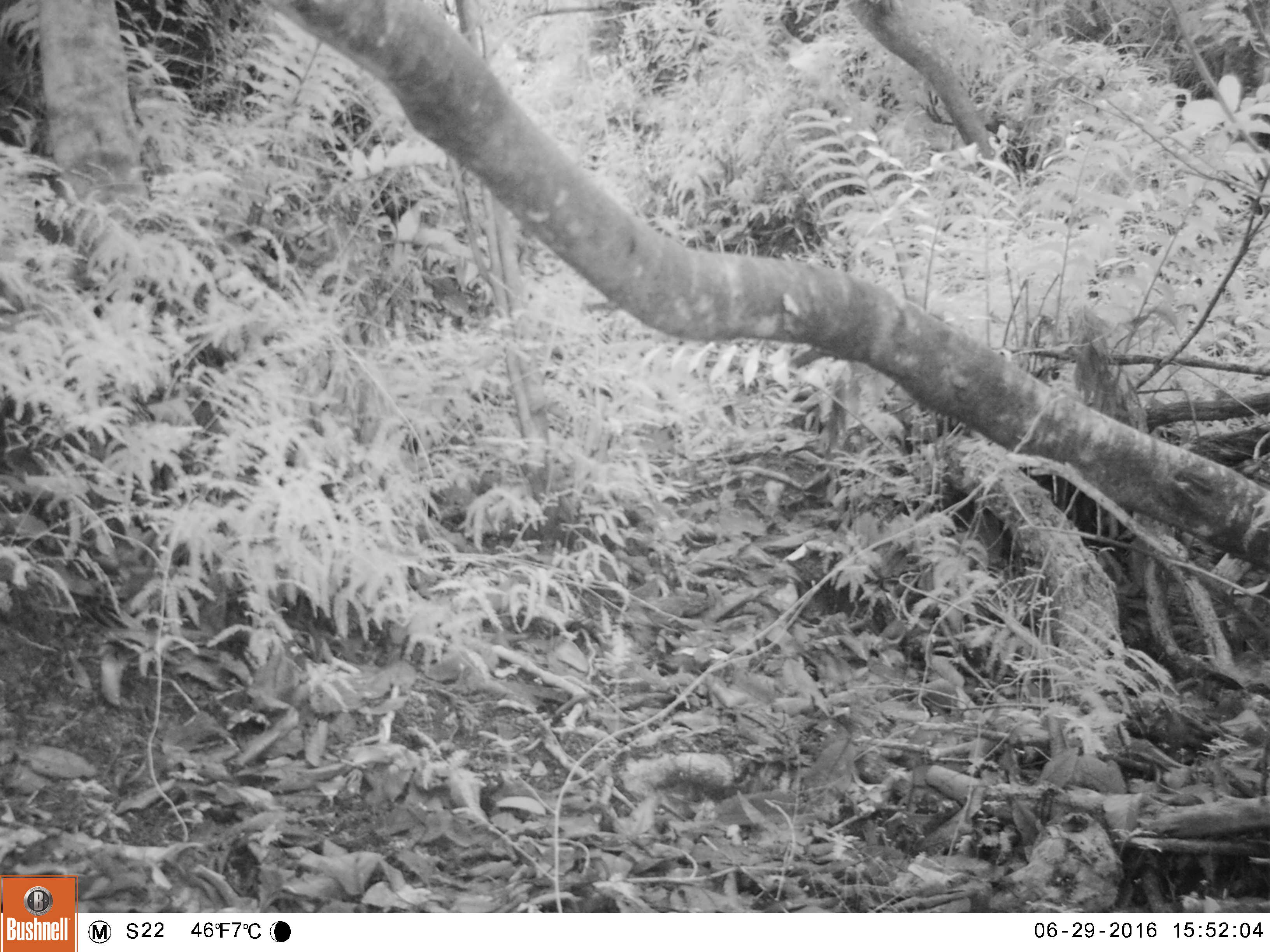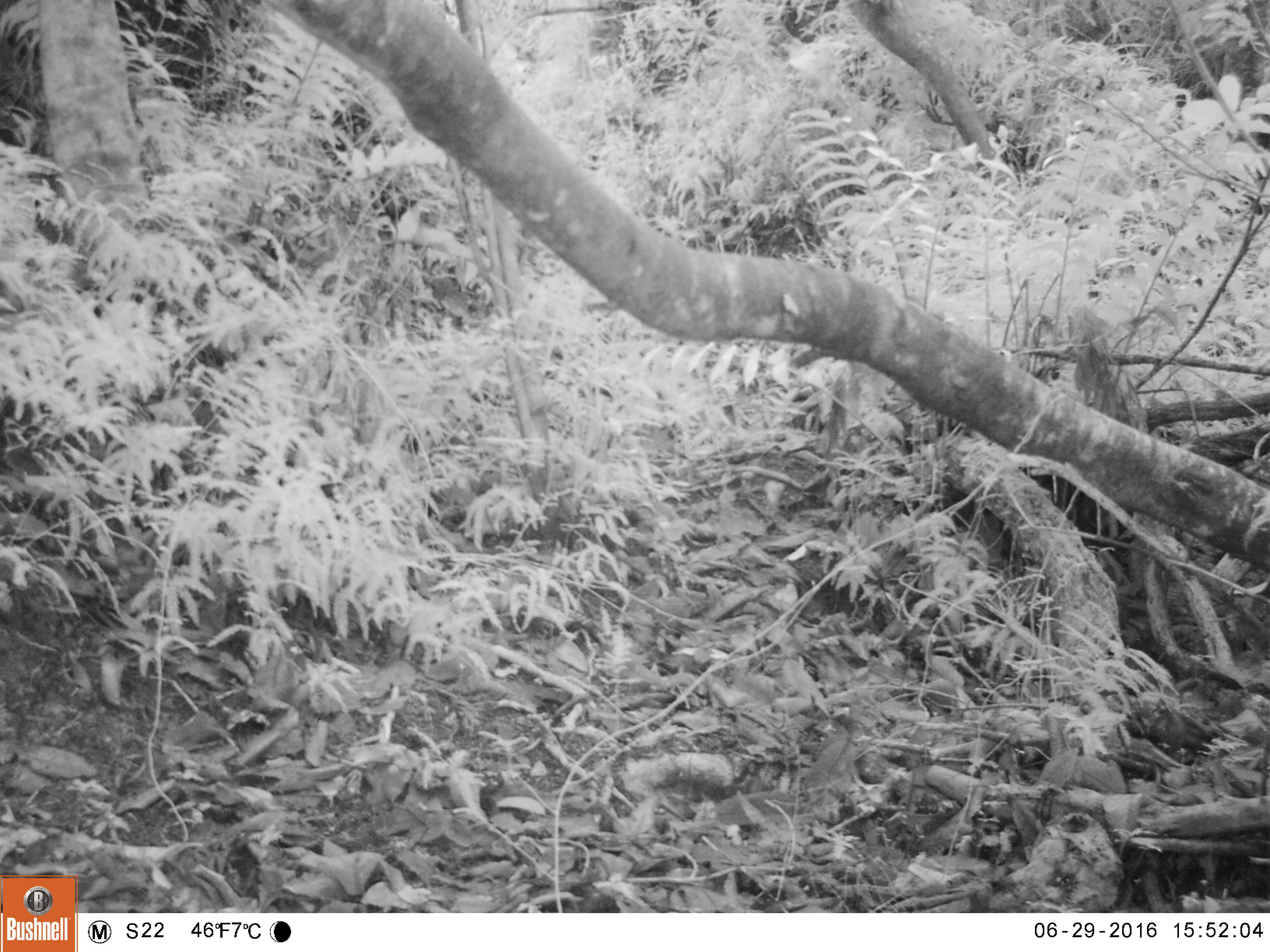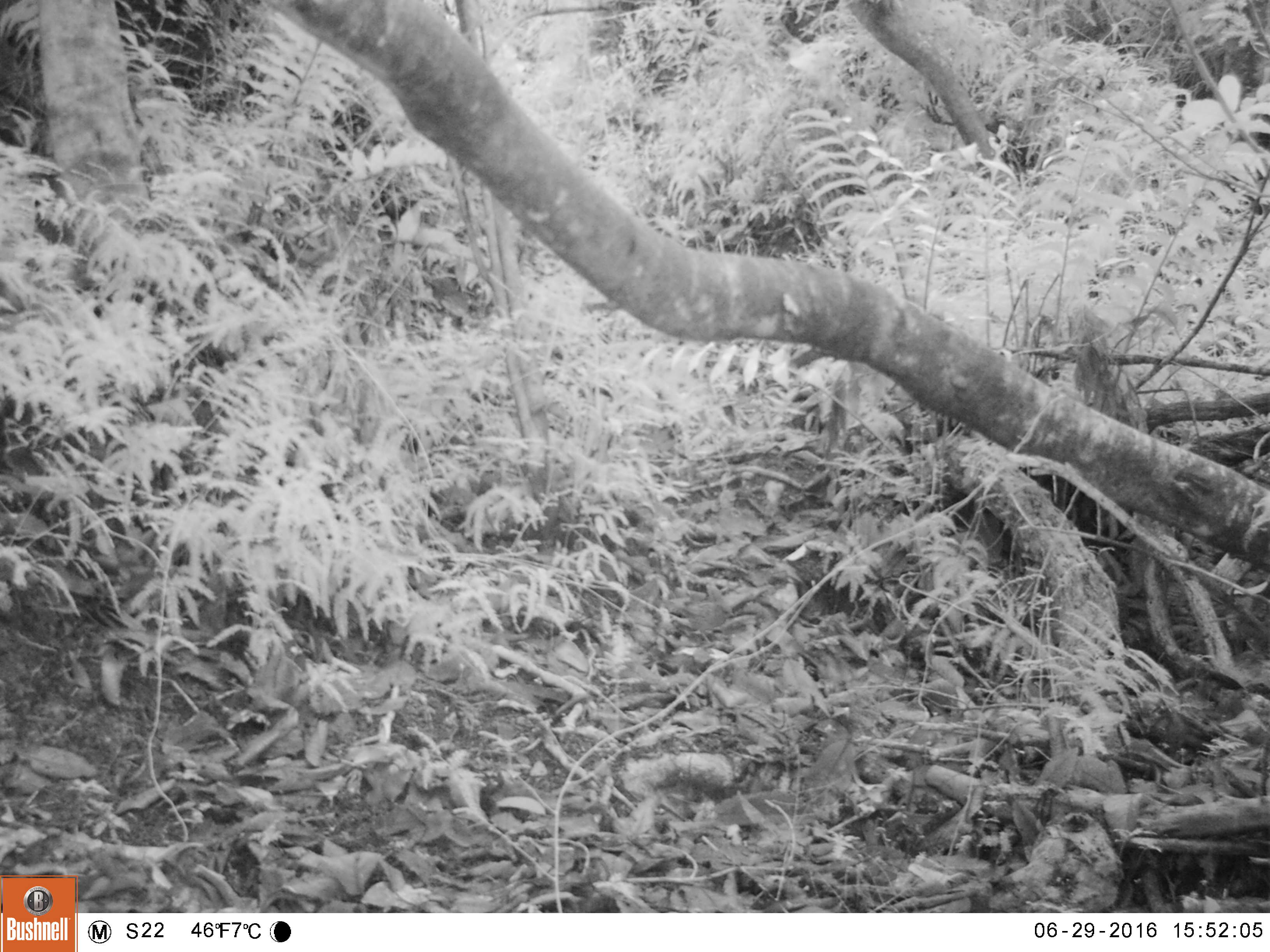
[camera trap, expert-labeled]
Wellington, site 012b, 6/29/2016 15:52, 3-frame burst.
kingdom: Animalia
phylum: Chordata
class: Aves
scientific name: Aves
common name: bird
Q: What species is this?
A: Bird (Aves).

☆ ☆ ☆ ☆ ☆

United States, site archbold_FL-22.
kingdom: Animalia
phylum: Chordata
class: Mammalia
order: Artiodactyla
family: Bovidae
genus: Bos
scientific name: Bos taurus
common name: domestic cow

☆ ☆ ☆ ☆ ☆

[Work instruction]
From the records above, transcribe without alteration every line from the one with "class: Aves" to the one with "A: Bird (Aves).", inclusive.

[Answer area]
class: Aves
scientific name: Aves
common name: bird
Q: What species is this?
A: Bird (Aves).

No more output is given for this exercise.